Best Things To Do In Antarctica

Antarctica is world-renowned as one of the last true wildernesses on earth. This is largely thanks to the Antarctic Treaty which prevents any infrastructure or permanent human impact upon the land. When the Antarctic Peninsula first comes into sight from your ship, you’re instantly struck by just how remote and wild Antarctica truly is. A land of rock, ice and endless sea where the sounds of waves, wind and seabirds permeate the air.

Thanks to its unique landscape and wildlife, Antarctica is now becoming one of the premiere destinations for adventurous travellers. In our modern and connected world, it’s often difficult to find a truly unique area that hasn’t got tourists crawling all over it. Antarctica is that landscape.

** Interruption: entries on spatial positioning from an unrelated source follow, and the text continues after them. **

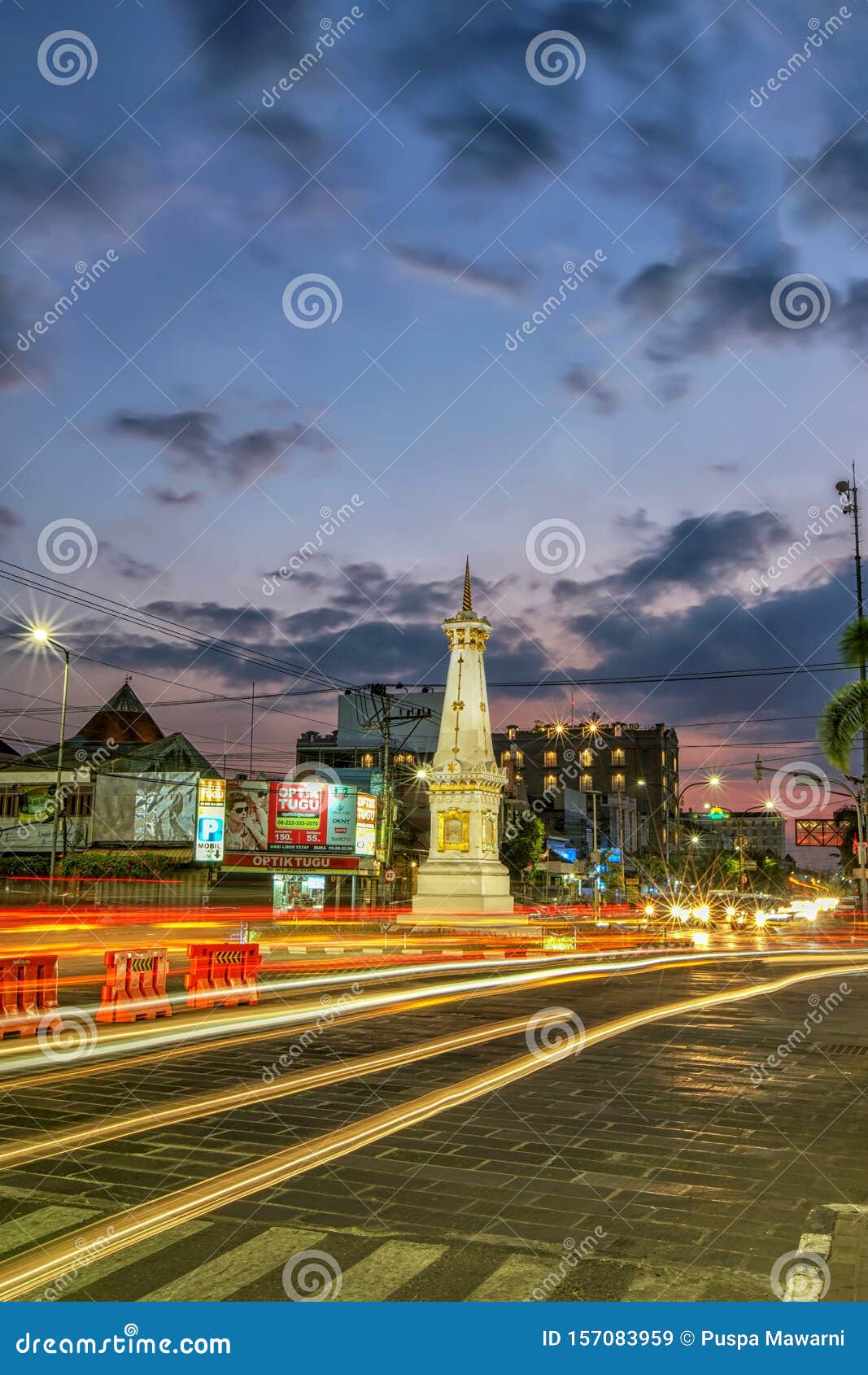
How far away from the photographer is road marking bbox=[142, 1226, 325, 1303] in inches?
197

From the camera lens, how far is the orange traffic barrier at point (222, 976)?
56.3 feet

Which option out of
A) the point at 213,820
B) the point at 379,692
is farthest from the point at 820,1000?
the point at 213,820

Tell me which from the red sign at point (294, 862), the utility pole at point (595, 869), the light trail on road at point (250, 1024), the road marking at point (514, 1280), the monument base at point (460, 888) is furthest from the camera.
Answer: the red sign at point (294, 862)

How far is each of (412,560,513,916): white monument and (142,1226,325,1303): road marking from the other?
35355mm

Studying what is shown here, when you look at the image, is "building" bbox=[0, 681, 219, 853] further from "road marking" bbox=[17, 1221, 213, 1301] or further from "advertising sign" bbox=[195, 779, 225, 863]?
"road marking" bbox=[17, 1221, 213, 1301]

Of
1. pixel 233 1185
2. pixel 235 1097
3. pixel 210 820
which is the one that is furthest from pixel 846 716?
pixel 210 820

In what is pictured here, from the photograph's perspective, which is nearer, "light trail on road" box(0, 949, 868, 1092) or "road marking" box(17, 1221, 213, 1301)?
"road marking" box(17, 1221, 213, 1301)

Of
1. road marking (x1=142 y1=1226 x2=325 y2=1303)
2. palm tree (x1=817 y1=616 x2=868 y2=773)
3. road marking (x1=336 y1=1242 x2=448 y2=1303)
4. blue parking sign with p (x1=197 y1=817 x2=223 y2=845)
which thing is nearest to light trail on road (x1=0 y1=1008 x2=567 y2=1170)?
road marking (x1=142 y1=1226 x2=325 y2=1303)

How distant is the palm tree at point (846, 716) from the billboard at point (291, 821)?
33.5 meters

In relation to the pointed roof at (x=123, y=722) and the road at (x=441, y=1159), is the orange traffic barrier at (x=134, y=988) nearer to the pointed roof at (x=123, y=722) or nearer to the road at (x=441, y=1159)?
the road at (x=441, y=1159)

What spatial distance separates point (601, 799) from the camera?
12162 centimetres

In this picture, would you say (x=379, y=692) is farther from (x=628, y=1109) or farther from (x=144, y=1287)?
(x=144, y=1287)

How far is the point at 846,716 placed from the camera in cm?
2144

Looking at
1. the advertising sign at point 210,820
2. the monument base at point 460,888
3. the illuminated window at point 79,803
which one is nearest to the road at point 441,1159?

So, to help you start planning your adventure, I’ve written the best things to do in Antarctica.

Meet Cute Penguins

Lets face it, meeting cute penguins is one of the main reasons people visit Antarctica. These charismatic creatures will often waddle right up to you, giving you the perfect chance to snap a photo or two. During your trip you’ll see colonies of both adelie and chinstrap penguins. If you have the time (and money), I seriously suggest visiting South Georgia Island. You’ll witness colonies of king penguins over 2 million strong, not to mention 4 ton male elephant seals guarding their harem of females!

Go In Search Of Giants

One of my favourite things during my Antarctic adventure was taking zodiac trips each day to search for wildlife. The guides were very knowledgable and knew all the best spots. We saw plenty of lounging seals and, to my delight, several species of whale! One minke came right up to our small boat and looked us in the eye. That is definitely something I won’t be forgetting anytime soon! If you’re keen to spot as many whales as possible, then you should visit late in the season when they’re most active. Look out for orca, minke, and humpbacks.

Kayak Next To A Seal

Most operators, prior to departure, will give you the chance to book added activities during your cruise. One of most popular is sea kayaking. Although it costs extra – roughly $600-800 – it’s absolutely worth it. You get multiple trips during the cruise and all the equipment is provided for by the operator. You can explore icebergs, shallow bays, and quietly view seals sleeping on ice-floats. Kayaking really gives you the chance to explore the raw landscape in peace and solitude.

Visit The Lemaire Channel

The Lemaire Channel is one of the most picturesque locations in Antarctica. Stretching for 7 miles between Kiev Peninsula and Booth Island, Lemaire Channel is affectionally referred to as ‘Kodak Gap’ due to it’s photogenic landscape. Thanks to its secluded location, the waters in the channel are generally very calm, creating magnificent reflections off the surrounding glaciers and cliffs. The channel is also one of the best places to see whales, especially later in the season.

Take The Freezing Leap

One of the best things to do in Antarctica, particularly for adrenalin junkies, is the Polar Plunge. This involves being harnessed to a rope and jumping into the icy waters from your ship! I might also add that you do it without the aid of a wetsuit! Let me assure you that it is not a pleasant moment when you hit the water – in fact, it’s a horrible moment! However, after a stiff drink and a hot shower, the memory you’re left with brings a big smile to your face.

Learn Something!

Unlike standard cruises to the Med or the Caribbean, Antarctic cruises offer daily lectures from onboard experts. These lectures can be anything from geography and geology, to wildlife and photography. If you’re thinking ‘oh god, that sound a bit like school’, then think again. These lectures are absolutely fascinating, especially as you’re actually sailing through the landscape that is being discussed. Often, the more expensive cruises have more experts onboard and better lecture facilities.

Camp On The Cracking Ice

Like kayaking, camping is one of the added activities often offered by Antarctic operators. Very few people can actually say they camped out in Antartica! There really is nothing quite like camping out on the ice, listening to the sounds of seabirds and cracking ice. Don’t panic though – this is just the constantly moving ice making these noises. If you’re worried about sleeping, make sure to bring thermals and some ear plugs!